• What needs to be done: Report how many lines of the records contain the word "horse", matching case exactly, and give only that number.

• Records to use:

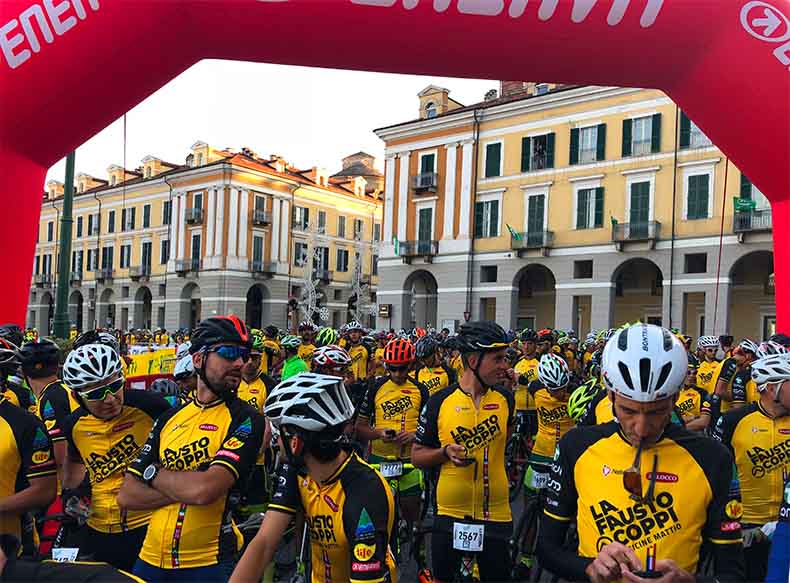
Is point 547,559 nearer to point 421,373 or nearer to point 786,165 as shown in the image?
point 786,165

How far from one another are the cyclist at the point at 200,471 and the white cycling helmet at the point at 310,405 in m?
0.67

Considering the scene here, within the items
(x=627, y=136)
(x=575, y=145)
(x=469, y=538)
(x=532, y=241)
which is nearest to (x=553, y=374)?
(x=469, y=538)

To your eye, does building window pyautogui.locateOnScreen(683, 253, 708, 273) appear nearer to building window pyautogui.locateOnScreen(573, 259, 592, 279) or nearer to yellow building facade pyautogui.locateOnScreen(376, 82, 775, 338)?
yellow building facade pyautogui.locateOnScreen(376, 82, 775, 338)

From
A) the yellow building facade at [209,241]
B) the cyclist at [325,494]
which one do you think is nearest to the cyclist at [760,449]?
the cyclist at [325,494]

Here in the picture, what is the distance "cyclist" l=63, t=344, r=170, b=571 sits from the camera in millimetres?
4430

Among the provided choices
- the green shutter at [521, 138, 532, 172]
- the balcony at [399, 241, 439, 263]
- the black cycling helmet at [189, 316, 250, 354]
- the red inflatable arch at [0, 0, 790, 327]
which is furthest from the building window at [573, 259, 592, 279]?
the black cycling helmet at [189, 316, 250, 354]

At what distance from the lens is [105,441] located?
457cm

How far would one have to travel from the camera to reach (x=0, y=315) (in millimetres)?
6613

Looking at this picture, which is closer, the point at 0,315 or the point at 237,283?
the point at 0,315

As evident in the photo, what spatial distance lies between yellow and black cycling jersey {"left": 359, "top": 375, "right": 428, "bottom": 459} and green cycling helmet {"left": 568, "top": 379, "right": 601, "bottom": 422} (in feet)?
5.09

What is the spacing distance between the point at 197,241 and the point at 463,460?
184 feet

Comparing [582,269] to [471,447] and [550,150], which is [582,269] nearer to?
[550,150]

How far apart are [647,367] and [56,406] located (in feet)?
14.0

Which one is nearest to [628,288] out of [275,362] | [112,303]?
[275,362]
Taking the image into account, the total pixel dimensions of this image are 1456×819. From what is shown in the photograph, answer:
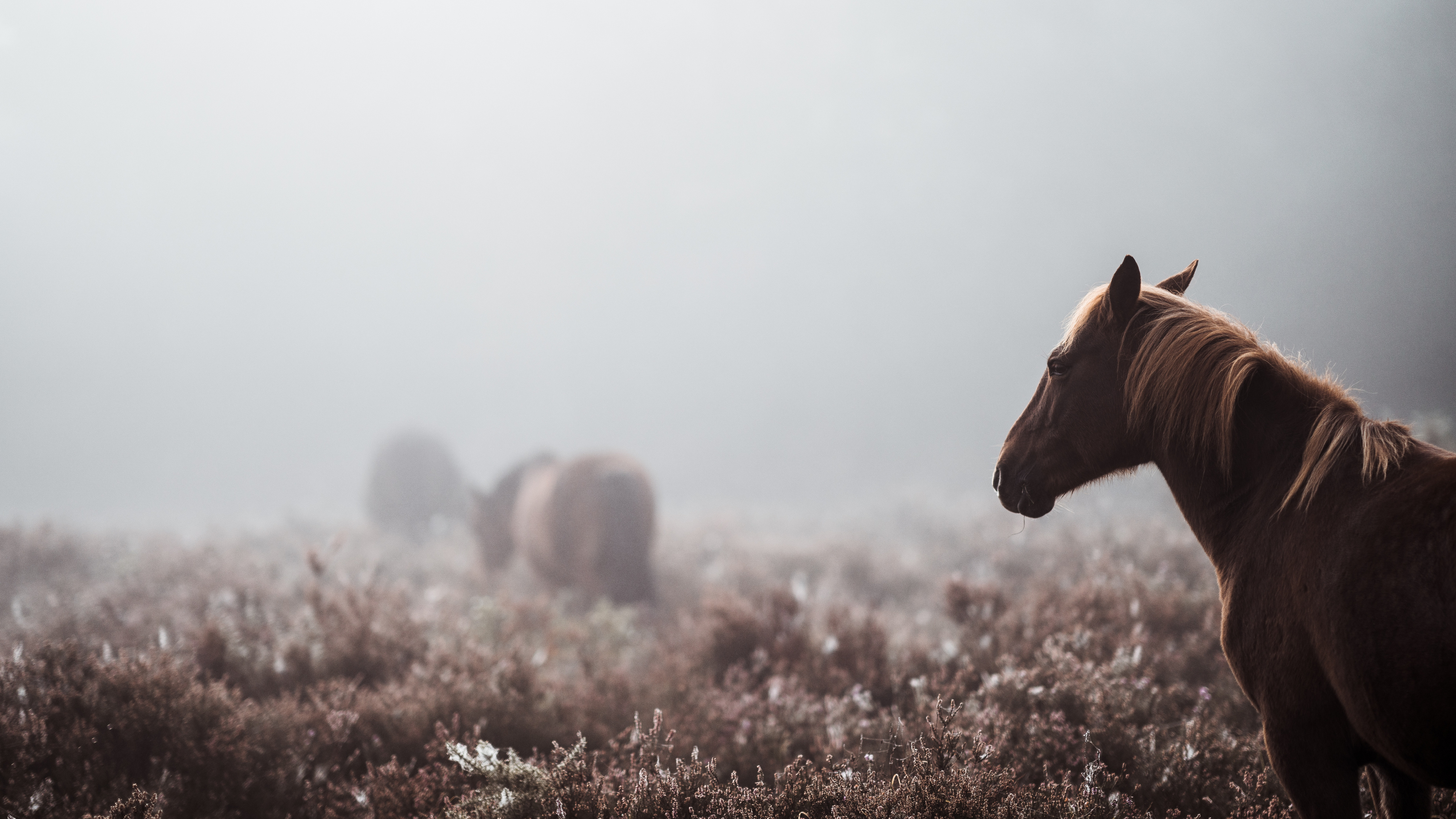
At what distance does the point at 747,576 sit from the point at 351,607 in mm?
4882

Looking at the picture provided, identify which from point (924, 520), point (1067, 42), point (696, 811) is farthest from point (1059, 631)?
point (1067, 42)

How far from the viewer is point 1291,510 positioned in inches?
66.2

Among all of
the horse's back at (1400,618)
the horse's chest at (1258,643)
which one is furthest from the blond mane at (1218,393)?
the horse's chest at (1258,643)

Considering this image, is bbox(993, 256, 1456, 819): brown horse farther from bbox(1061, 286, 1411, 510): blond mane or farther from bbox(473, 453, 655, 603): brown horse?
bbox(473, 453, 655, 603): brown horse

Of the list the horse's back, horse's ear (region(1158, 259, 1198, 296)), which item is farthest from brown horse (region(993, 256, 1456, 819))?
horse's ear (region(1158, 259, 1198, 296))

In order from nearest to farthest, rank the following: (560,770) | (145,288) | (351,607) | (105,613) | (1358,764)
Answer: (1358,764), (560,770), (351,607), (105,613), (145,288)

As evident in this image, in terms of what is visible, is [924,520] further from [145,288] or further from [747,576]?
[145,288]

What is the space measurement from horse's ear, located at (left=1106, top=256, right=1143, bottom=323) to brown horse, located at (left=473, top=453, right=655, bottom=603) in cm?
617

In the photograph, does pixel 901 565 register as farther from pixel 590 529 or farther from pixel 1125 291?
pixel 1125 291

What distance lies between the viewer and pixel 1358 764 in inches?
61.9

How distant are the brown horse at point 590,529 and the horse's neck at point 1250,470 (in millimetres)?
6192

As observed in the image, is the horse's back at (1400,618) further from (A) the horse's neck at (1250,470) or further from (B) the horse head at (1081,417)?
(B) the horse head at (1081,417)

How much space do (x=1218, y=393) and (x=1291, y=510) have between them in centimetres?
38

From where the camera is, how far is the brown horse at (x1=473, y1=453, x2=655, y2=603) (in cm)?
732
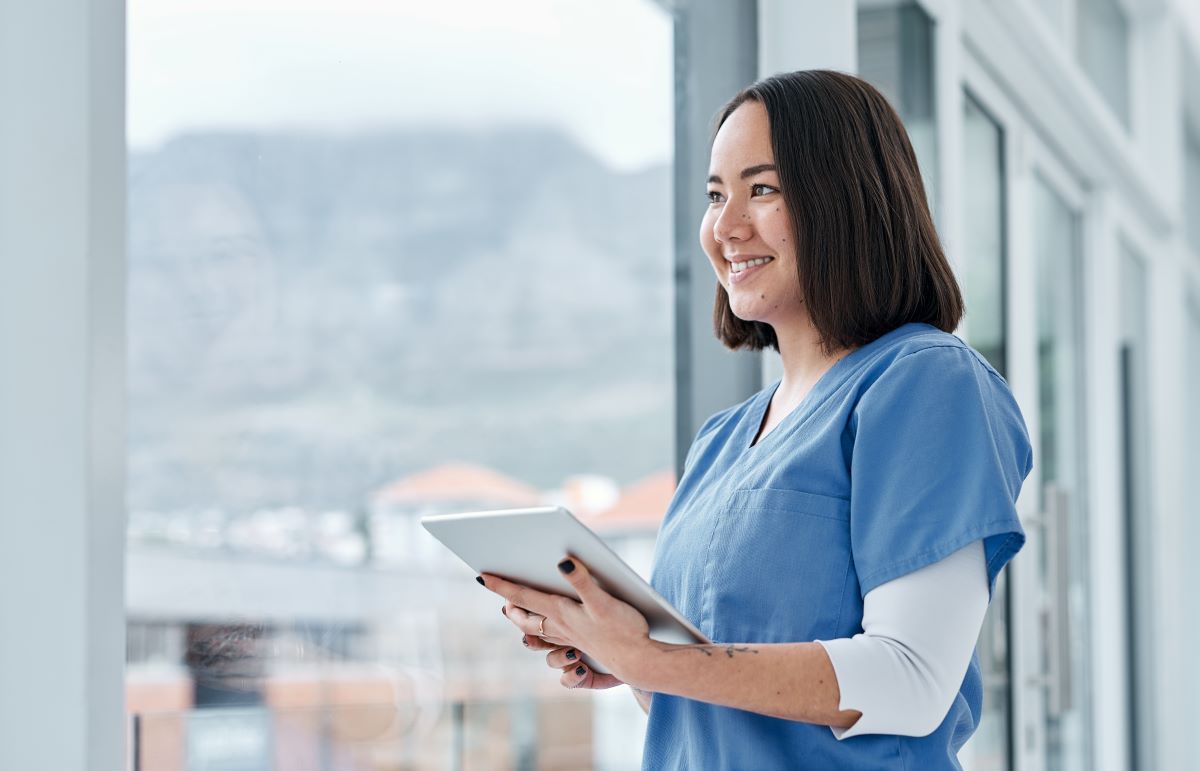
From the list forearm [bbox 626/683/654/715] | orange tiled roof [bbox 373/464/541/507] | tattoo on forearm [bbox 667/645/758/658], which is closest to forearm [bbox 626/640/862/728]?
tattoo on forearm [bbox 667/645/758/658]

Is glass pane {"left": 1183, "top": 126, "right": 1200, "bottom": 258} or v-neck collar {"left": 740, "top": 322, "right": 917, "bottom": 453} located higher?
glass pane {"left": 1183, "top": 126, "right": 1200, "bottom": 258}

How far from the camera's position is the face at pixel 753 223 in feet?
3.21

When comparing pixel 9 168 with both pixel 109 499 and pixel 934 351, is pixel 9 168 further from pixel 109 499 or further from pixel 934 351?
pixel 934 351

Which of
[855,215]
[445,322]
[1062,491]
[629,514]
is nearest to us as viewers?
[855,215]

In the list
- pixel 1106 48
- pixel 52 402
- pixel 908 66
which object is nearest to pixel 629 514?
pixel 1106 48

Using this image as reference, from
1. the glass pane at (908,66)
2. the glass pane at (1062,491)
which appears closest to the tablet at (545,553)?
the glass pane at (908,66)

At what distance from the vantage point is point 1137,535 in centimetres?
326

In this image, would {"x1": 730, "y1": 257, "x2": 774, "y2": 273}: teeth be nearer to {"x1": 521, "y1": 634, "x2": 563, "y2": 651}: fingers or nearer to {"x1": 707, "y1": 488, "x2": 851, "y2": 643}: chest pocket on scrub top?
{"x1": 707, "y1": 488, "x2": 851, "y2": 643}: chest pocket on scrub top

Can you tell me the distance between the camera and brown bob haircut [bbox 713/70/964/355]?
943mm

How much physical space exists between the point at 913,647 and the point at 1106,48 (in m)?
2.89

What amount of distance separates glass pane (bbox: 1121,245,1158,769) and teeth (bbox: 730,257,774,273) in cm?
249

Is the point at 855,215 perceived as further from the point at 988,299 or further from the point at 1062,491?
the point at 1062,491

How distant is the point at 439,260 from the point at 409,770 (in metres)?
5.64

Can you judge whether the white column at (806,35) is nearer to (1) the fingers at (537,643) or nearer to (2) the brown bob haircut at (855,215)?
(2) the brown bob haircut at (855,215)
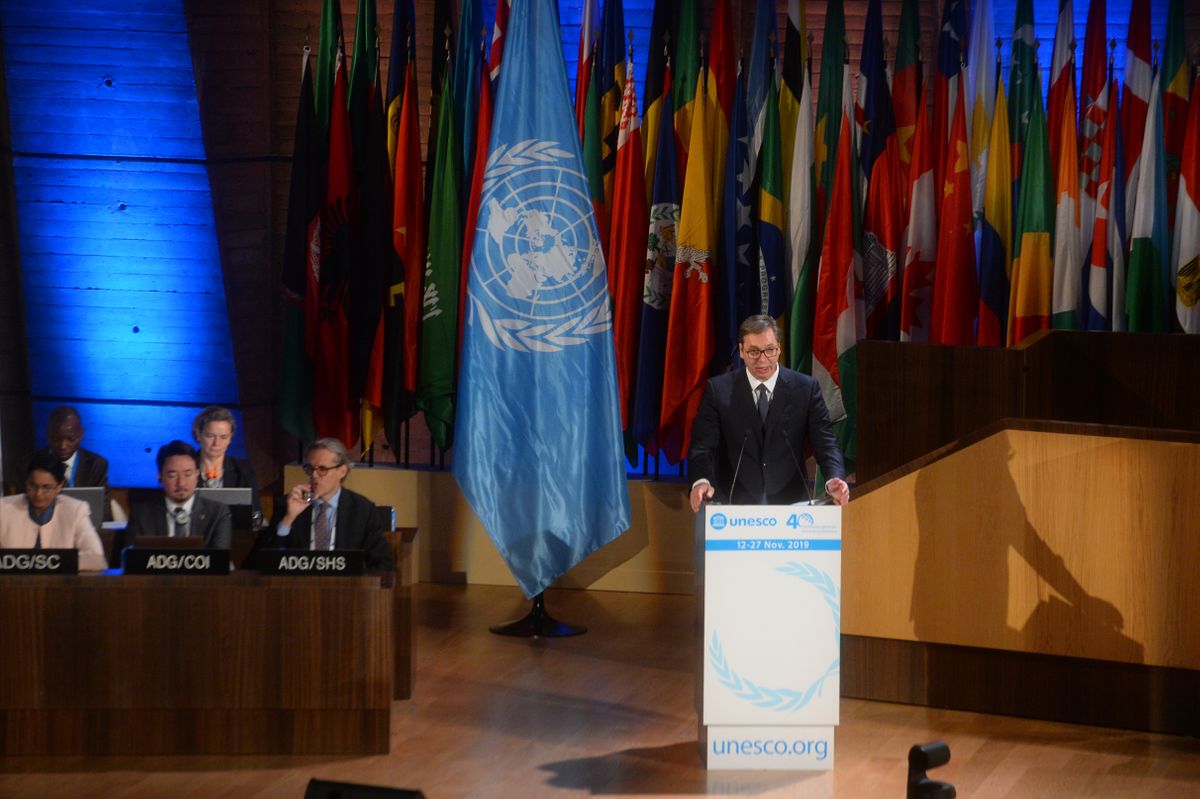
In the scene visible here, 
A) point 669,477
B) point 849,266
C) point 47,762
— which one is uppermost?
point 849,266

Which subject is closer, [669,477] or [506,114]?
[506,114]

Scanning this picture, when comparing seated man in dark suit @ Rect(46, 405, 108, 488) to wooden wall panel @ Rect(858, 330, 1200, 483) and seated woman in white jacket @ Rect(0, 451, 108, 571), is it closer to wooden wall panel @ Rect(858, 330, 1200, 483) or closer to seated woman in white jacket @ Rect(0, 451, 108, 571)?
seated woman in white jacket @ Rect(0, 451, 108, 571)

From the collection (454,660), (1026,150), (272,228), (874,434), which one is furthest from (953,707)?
(272,228)

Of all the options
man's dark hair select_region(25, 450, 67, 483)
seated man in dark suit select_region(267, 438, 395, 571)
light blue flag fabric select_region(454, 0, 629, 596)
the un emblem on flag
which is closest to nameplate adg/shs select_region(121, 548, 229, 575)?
seated man in dark suit select_region(267, 438, 395, 571)

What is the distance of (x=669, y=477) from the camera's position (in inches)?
318

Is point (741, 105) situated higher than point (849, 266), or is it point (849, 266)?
point (741, 105)

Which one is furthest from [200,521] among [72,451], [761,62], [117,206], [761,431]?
[761,62]

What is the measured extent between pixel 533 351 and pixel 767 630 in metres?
2.35

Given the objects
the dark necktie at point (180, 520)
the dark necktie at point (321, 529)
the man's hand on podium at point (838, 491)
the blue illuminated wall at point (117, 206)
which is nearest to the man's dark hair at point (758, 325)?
the man's hand on podium at point (838, 491)

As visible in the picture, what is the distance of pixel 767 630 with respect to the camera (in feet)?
15.7

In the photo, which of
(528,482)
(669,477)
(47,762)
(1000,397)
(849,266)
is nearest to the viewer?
(47,762)

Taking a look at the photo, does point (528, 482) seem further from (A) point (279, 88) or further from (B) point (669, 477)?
(A) point (279, 88)

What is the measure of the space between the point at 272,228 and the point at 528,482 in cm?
263

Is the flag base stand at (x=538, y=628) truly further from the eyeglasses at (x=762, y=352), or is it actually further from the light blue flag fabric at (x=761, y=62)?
the light blue flag fabric at (x=761, y=62)
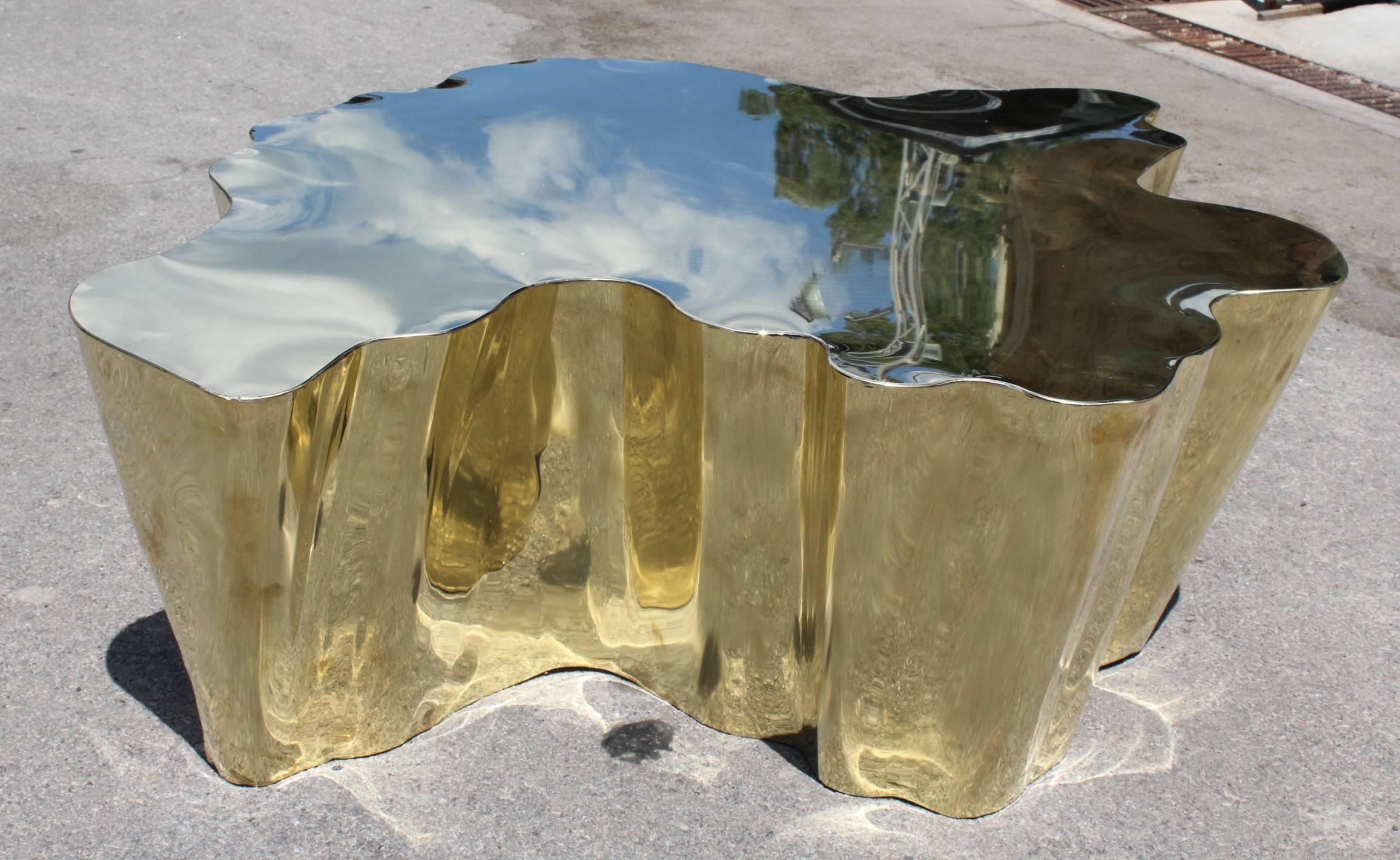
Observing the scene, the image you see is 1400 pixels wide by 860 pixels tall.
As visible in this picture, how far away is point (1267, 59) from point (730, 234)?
5627 mm

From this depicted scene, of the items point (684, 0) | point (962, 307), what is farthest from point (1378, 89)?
point (962, 307)

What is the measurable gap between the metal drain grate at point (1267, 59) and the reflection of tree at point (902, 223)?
4.65 metres

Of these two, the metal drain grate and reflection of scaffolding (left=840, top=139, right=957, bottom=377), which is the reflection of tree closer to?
reflection of scaffolding (left=840, top=139, right=957, bottom=377)

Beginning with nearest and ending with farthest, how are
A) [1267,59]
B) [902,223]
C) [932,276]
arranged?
1. [932,276]
2. [902,223]
3. [1267,59]

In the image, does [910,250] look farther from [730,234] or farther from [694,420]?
[694,420]

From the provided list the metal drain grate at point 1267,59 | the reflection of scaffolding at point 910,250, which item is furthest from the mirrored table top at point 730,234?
the metal drain grate at point 1267,59

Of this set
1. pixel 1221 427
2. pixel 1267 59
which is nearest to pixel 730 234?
pixel 1221 427

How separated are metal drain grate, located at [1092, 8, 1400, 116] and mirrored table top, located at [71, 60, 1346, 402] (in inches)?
167

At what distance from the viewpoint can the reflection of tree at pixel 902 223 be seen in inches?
70.7

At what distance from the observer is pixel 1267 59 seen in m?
6.61

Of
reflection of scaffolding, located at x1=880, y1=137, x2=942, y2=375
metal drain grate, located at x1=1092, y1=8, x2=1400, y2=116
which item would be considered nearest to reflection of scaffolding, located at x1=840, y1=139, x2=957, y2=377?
reflection of scaffolding, located at x1=880, y1=137, x2=942, y2=375

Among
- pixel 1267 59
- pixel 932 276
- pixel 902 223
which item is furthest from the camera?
pixel 1267 59

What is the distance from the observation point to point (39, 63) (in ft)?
16.9

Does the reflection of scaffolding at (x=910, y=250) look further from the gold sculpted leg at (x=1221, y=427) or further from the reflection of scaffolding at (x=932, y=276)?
the gold sculpted leg at (x=1221, y=427)
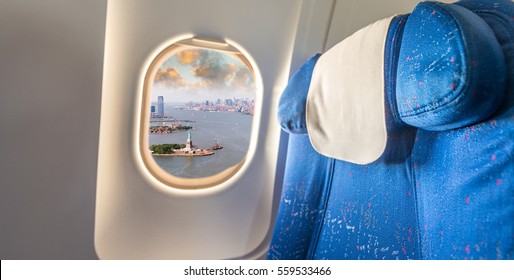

• Written response: 12